→ **Task requirements**:
Could you output each line of the data that follows exactly?
-- Opening Marker --
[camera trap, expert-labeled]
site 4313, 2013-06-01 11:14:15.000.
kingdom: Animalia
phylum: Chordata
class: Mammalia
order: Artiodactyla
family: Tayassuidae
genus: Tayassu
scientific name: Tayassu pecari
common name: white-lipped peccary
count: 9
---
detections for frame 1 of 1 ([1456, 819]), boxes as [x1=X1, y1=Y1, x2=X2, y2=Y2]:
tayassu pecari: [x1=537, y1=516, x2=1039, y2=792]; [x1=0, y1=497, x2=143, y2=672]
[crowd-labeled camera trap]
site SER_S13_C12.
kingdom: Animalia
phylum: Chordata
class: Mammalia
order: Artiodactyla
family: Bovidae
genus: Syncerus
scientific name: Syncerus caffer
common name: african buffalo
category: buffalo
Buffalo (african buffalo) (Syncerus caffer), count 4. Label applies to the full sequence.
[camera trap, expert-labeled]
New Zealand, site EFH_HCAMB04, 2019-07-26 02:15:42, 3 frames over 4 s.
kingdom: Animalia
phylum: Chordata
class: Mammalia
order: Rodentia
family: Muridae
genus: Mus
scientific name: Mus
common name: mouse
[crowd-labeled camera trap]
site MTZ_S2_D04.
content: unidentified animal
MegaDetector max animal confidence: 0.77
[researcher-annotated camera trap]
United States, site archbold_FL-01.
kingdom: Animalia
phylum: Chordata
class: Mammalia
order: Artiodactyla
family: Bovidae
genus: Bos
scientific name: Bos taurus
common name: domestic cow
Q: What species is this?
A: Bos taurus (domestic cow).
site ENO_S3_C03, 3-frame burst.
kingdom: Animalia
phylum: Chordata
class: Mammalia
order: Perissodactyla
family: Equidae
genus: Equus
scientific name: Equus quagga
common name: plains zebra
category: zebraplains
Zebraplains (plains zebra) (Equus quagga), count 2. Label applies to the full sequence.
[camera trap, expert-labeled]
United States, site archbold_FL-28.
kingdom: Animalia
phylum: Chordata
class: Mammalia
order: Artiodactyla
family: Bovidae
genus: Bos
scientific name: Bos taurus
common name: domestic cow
-- Closing Marker --
→ **Output below**:
[camera trap, expert-labeled]
site 4313, 2013-06-01 11:14:15.000.
kingdom: Animalia
phylum: Chordata
class: Mammalia
order: Artiodactyla
family: Tayassuidae
genus: Tayassu
scientific name: Tayassu pecari
common name: white-lipped peccary
count: 9
---
detections for frame 1 of 1 ([1456, 819]), boxes as [x1=X1, y1=Y1, x2=X2, y2=Y2]:
tayassu pecari: [x1=537, y1=516, x2=1039, y2=792]; [x1=0, y1=497, x2=143, y2=672]
[crowd-labeled camera trap]
site SER_S13_C12.
kingdom: Animalia
phylum: Chordata
class: Mammalia
order: Artiodactyla
family: Bovidae
genus: Syncerus
scientific name: Syncerus caffer
common name: african buffalo
category: buffalo
Buffalo (african buffalo) (Syncerus caffer), count 4. Label applies to the full sequence.
[camera trap, expert-labeled]
New Zealand, site EFH_HCAMB04, 2019-07-26 02:15:42, 3 frames over 4 s.
kingdom: Animalia
phylum: Chordata
class: Mammalia
order: Rodentia
family: Muridae
genus: Mus
scientific name: Mus
common name: mouse
[crowd-labeled camera trap]
site MTZ_S2_D04.
content: unidentified animal
MegaDetector max animal confidence: 0.77
[researcher-annotated camera trap]
United States, site archbold_FL-01.
kingdom: Animalia
phylum: Chordata
class: Mammalia
order: Artiodactyla
family: Bovidae
genus: Bos
scientific name: Bos taurus
common name: domestic cow
Q: What species is this?
A: Bos taurus (domestic cow).
site ENO_S3_C03, 3-frame burst.
kingdom: Animalia
phylum: Chordata
class: Mammalia
order: Perissodactyla
family: Equidae
genus: Equus
scientific name: Equus quagga
common name: plains zebra
category: zebraplains
Zebraplains (plains zebra) (Equus quagga), count 2. Label applies to the full sequence.
[camera trap, expert-labeled]
United States, site archbold_FL-28.
kingdom: Animalia
phylum: Chordata
class: Mammalia
order: Artiodactyla
family: Bovidae
genus: Bos
scientific name: Bos taurus
common name: domestic cow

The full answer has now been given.